Le retour à la normale ? Difficilement envisageable pour les communautés religieuses et les abbayes qui sont à l’arrêt depuis le confinement. Comment vivent-elles cette période ? Louis Daufresne a posé la question au Verbe de Vie et à l’abbaye de Mondaye.

« Le gros des fidèles qui viennent se ressourcer chez nous, ce sont les groupes faisant une retraite, des gens qui viennent de l’extérieur », explique le Père Jean-Grégoire Houlon, responsable de la maison d’accueil du Verbe de vie à l’abbaye d’Andecy en Champagne, « avec le déconfinement, on ne peut toujours pas les accueillir ». Pas d’accueil possible dans l’immédiat, la communauté est donc dans l’expectative. Même constat du côté de l’abbaye de Mondaye près de Bayeux. « Notre situation est similaire », souligne le Frère François-Marie Humann, père abbé, « nous avons une grosse hôtellerie et un centre spirituel, normalement, nous réalisons mille nuités par mois ». Les frères étant également curés de paroisse, on a leur charge une soixantaine de villages autour de l’abbaye : « c’est là que le déconfineemnt commence à se faire un peu plus réel », déclare le Frère François-Marie Humann, il faut dire que le confinement et le déconfinement sont « des expériences totalement nouvelles, uniques, que l’on découvre ». Les frères ont par ailleurs commencé le patronage avec les jeunes, avec les gestes de sécurité et sur accord des parents.

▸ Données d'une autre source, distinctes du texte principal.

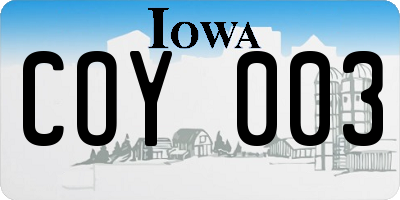 IA license plate COY003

Ils ont aussi repris l’accompagnement spirituel.

« Le temps de Dieu n’est pas notre temps »

Sommes-nous comme les restaurants, ou bien notre situation est-elle différente ? Le Père Jean-Grégoire Houlon s’interroge. « On a peu d’indications quant à savoir ce que l’on pourra faire ou ne pas faire pendant l’été… On a d’ores et déjà annulé des rassemblements ». Même inquiétude pour le Frère François-Marie Humann : « on a un camp de servants d’autel en juillet, une session des familles en août, le pèlerinage de la fraternité des jeunes fin août… On espère que cela pourra avoir lieu… On attend le début de la semaine prochaine avec impatience ! ».

Une situation très inconfortable financièrement pour les communautés religieuses et les abbayes : « surtout si elle dure longtemps ».